[Opening Material provided section]

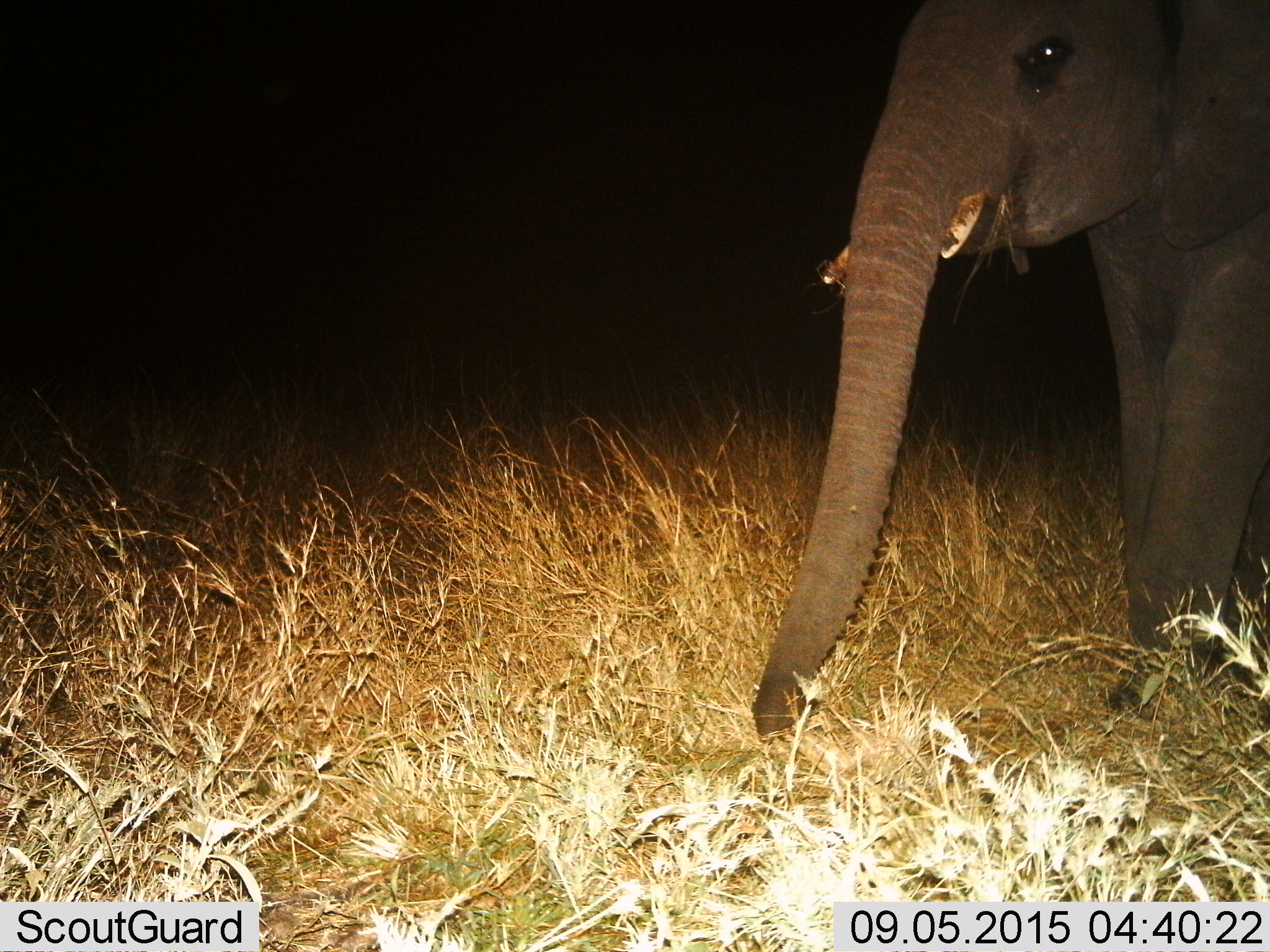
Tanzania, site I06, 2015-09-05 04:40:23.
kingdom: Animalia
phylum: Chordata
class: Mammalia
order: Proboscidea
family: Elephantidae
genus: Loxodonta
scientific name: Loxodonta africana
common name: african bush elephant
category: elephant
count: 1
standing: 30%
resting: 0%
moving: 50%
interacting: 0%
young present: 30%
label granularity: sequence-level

[Closing Material provided section]
[Opening Material provided section]

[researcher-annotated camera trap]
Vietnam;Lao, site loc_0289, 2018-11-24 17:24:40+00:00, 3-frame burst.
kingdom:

[Closing Material provided section]
[Opening Material provided section]

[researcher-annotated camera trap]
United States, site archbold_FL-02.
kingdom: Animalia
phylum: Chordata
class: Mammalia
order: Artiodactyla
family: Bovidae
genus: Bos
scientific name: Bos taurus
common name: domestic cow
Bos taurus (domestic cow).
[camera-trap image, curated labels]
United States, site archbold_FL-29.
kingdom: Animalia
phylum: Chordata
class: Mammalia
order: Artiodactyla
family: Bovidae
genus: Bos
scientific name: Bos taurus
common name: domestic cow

[Closing Material provided section]

• [What you need to do]: Given the records above, restate word for word only the lines starting at the one with "Tanzania, site I06, 2015-09-05 04:40:23." and ending at the one with "label granularity: sequence-level".

• [Problem solution]:
Tanzania, site I06, 2015-09-05 04:40:23.
kingdom: Animalia
phylum: Chordata
class: Mammalia
order: Proboscidea
family: Elephantidae
genus: Loxodonta
scientific name: Loxodonta africana
common name: african bush elephant
category: elephant
count: 1
standing: 30%
resting: 0%
moving: 50%
interacting: 0%
young present: 30%
label granularity: sequence-level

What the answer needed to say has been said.